視線の確保についてです。全建築は巨大なネット状構造を通じてつながっています。内部に立て柱は一つもありません。観覧席は何の遮りもないお碗形で、視線距離は
140メートル以内です。このような均一で連続したネット状の形態は観客がすばらしいの視野で観戦でき、スポーツマンもより速く、高く、強い目標に向かって努力しようと励んでいます。
また、「鳥の巣」の建物の質と機能は高く評価されています。「鳥の巣」は
2008年中国建築工程魯班賞、第八回中国土木工事詹天佑賞、2009年イギリス王立建築家協会金賞を受賞し、北京当代十大建築にも選ばれました。北京市国有資産経営有限会社と中信集団が連合して投資し、建設と運営部門が国家体育場有限会社です。
このように、運営モデルは、以前の国家による直接的な投資運営のモデルを変更し、社会的法人が投資運営する、商業化した新しい運営モデルに変わりました。
2008年の北京オリンピック、パラリンピック期間中は、開会式と閉会式、陸上競技がここで行われました。そのうち、48の金メダルが誕生しました。開会式の当日、会を視聴した人数は40億に達した。2000年の歴史を持つオリンピック文化と、5000年歴史を持つ中華文明とのぶつかり合いは、人類のページに、新しく輝かしい一章を書き加えました。

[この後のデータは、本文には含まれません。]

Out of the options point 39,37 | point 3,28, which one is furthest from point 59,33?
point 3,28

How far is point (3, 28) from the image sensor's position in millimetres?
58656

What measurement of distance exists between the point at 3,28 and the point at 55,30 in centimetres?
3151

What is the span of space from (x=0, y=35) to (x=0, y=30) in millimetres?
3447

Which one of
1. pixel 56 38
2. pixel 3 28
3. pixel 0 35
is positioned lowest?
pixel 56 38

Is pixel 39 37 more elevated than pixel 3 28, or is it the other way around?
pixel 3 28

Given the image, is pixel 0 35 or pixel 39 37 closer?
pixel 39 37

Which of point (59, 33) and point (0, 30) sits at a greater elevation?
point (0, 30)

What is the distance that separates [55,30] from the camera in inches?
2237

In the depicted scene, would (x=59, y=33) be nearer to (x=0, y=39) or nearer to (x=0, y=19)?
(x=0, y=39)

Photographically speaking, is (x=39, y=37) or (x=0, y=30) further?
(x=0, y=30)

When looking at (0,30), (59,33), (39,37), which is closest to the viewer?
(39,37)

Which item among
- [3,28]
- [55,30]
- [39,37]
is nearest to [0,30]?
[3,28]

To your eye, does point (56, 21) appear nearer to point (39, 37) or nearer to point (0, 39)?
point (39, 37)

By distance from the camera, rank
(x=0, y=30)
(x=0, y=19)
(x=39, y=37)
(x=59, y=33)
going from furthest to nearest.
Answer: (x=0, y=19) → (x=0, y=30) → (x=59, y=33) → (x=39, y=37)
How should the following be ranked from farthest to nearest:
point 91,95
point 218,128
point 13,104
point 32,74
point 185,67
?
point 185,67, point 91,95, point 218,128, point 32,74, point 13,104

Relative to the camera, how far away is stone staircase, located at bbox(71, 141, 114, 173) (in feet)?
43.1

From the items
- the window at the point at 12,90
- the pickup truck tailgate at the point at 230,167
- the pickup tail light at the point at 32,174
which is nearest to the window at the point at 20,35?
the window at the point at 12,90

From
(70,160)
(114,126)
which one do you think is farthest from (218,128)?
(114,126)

北京オリンピックはこの「鳥の巣」という華やかな舞台において、すばらしいパフォーマンスを見せました。ライトアップされて真夏の夜空に浮かび上がる「鳥の巣」はとても美しいです。「鳥の巣」はるつぼのように中華民族の過去と現在、東と西を融合しており、記念碑のように国家繁栄と民族団結を刻んでいます。さらに「鳥の巣」は生命の巣のように、人類の未来への希望をかけています。祖国の今までの歩みに寄り添い、勝利と光り輝く未来を目指して進んでいます。